_Activities_
(1) In the article on the Canaccord takeover fight, what per-share value range did RBC Capital Markets give the company?
(2) Set down the part of the Canaccord takeover article that begins at the words "Previous regulatory filings" and stops after "the buyout offer.", word for word.

In a rare takeover twist, a major investor in Canaccord Genuity Group Inc. CF-T is attacking board members who are out to win a better deal for all shareholders in the investment bank.

What started in January as a straightforward negotiation between buyer and seller is now a bare-knuckles battle between a Canaccord management team that wants to acquire the Toronto-based company for as little as possible – they are offering $11.25 a share, or $1.1-billion – and a board committee charged with getting the best possible price for the country’s largest independent investment dealer. It’s all deeply personal, with the fight pitting former colleagues and friends against one another.

The gloves came off late Tuesday, when Bermuda-based fund manager Skky Capital Corp. Ltd., which owns an 8.8.-per-cent stake in Canaccord, launched a campaign to replace the board’s four-member special committee. Skky, controlled by Winnipeg native Gordon Flatt, argued the Canaccord committee’s attempts to find a better offer – potentially by selling off part of the business – puts the $11.25 management bid at risk.

To lead its search for alternative deals, Canaccord’s committee recently hired investment bank Barclays Capital Canada Inc., a decision that Skky also opposes. In a news release, Skky said: “We have lost confidence in the special committee.”

Skky wants to replace all four independent directors on Canaccord’s committee, including committee chair Jill Denham. In their place, Skky will nominate two candidates, former Canaccord director Terry Lyons, age 73, and Swedish investor Lars Rodert, who used to work at Toronto-based investment bank Gordon Capital Corp. Skky, working with law firm McMillan LLP, is pushing for a meeting by May 10.

Skky’s decision to challenge the board is an unusual and aggressive move from a fund manager that should be motivated to get the best price for its holding. Skky declined to comment on its campaign to replace the Canaccord directors.

In response to Skky’s coup attempt, Ms. Denham’s committee put a spotlight on why the fund manager’s interests differ from the rest of Canaccord’s shareholders. In a news release on Wednesday, the committee disclosed that back in August, well before the takeover was launched, Skky signed a lockup agreement with Canaccord’s management team “that requires it to tender its common shares to the offer and vote against any other transaction, even if such transaction were to provide greater value to shareholders.”

Previous regulatory filings on the takeover referred to a major Canaccord shareholder supporting the management bid, but didn’t identify Skky. Canaccord executives who own approximately 21 per cent of the company are leading the buyout offer.

Canaccord’s committee said Mr. Flatt wrote a letter last summer stating that while he believed the investment bank was worth more than $15 a share, his decision to commit Skky to the lower price offered by management “was reasonable given market uncertainties, ‘war, rising interest rates and inflation.’”

In keeping with standard practice in takeovers, Canaccord’s committee obtained an independent valuation of the business from RBC Capital Markets. RBC concluded the company is worth from $12.75 to $15.75 per share, or up to 40 per cent more than what the management group is offering.

_Dataset section_

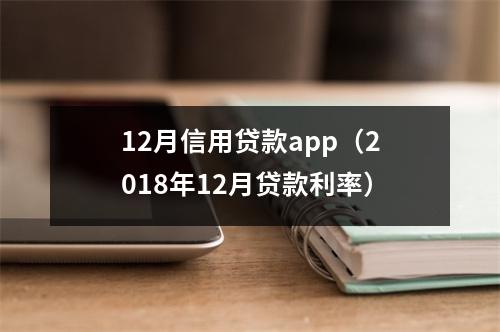 12月信用贷款app（2018年12月贷款利率）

_List of answers_
(1) $12.75 to $15.75 per share

(2)
Previous regulatory filings on the takeover referred to a major Canaccord shareholder supporting the management bid, but didn’t identify Skky. Canaccord executives who own approximately 21 per cent of the company are leading the buyout offer.